== Page excerpt ==
+===+

Brinjal Pachhadi

Just an easy recipe.  There are two methods to prepare this pachhadi and I’m sharing both the methods here.  My mother’s sister ,periamma , I have already mentioned about her in ” my blogging journey ” used to prepare this with padavedu brinjal.  As far as I know they are the best brinjals . one can identify these brinjals with the bright purple color and spiky calyx.  Let me five you the recipe.


  • 1/2 kg brinjals 
  • 1 cup very fine chopped shallots 
  • 1 tbsp finely chopped ginger
  • 2 tbsps finely chopped green chillies ( remove the seeds ) 
  • 1/2 a tsp asafoetida
  • A pinch of turmeric 
  • 2 tbsps of tamarind pulp
  • 1 tsp oil ( sesame oil)
  • 1 tsp mustard seeds
  • 1/2 a tsp cumin seeds
  • 1 tsp broken black gram
  • Few curry leaves
  • Coriander leaves chopped
  • Salt as per taste/ 1 tbsp
  • 1 tsp of lemon juice


Wash and chop the brinjal to small pieces.

In a pressure pan ,add the brinjals, onion, green chillies, ginger and the tamarind pulp add half a cup of water and pressure cook .

One whistle is enough , sometimes when I get the padavedu brinjals I cook these in ordinary pans.

Allow the cooker to cool , open and mash the cooked brinjals.  This should not have more water, excess water you can discard or use it for other purpose .

+===+

== Supplied material ==
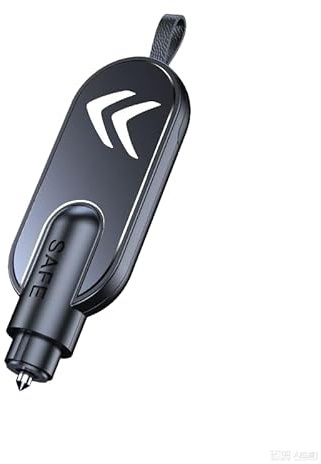 DJJNHF Notfallhammer Auto für Citroen C4 Grand Picasso 2 II 2013-2022, mit Gurtschneider Sicherheitshammer Glasbrecher, Gadgets Feuerwehr Schlüsselanhänger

+===+

== What is required ==
Pick up the brinjal pachhadi recipe after its last sentence and carry it on from there.

== Reply to the task ==
Now, in a fry pan , heat oil ,add mustard seeds , cumin, broken black gram, asafoetida ,turmeric powder and curry leaves .

Let this  splutter and add the tempering to the the mashed pachhadi.

Garnish with coriander and a tsp of lemon juice.

You can have this with steamed rice or jowar ka roti ( baakri ).

Search my page for jowar roti for the preparation.


For this method we need the bigger variety of brinjal ( you can prepare with the regular one also ).

Fire cook the brinjals on the gas stove  , that is you have to burn the brinjal in the fire until the outer skin turns black and starts peeling .

Once the brinjaks are burnt , immerse into cold water.

Peel the skin ,collect in bowl ,add salt , finely chopped onions ,green chilies , tamarind pulp , turmeric, assfoetida,,ginger , lemon juice and coriander .

Mix well and serve , no need to season with oil and mustard seeds.

You can add 1/4 tsp of cumin powder , just for the flavour of cumin .

This is without oil and tastes slightly different .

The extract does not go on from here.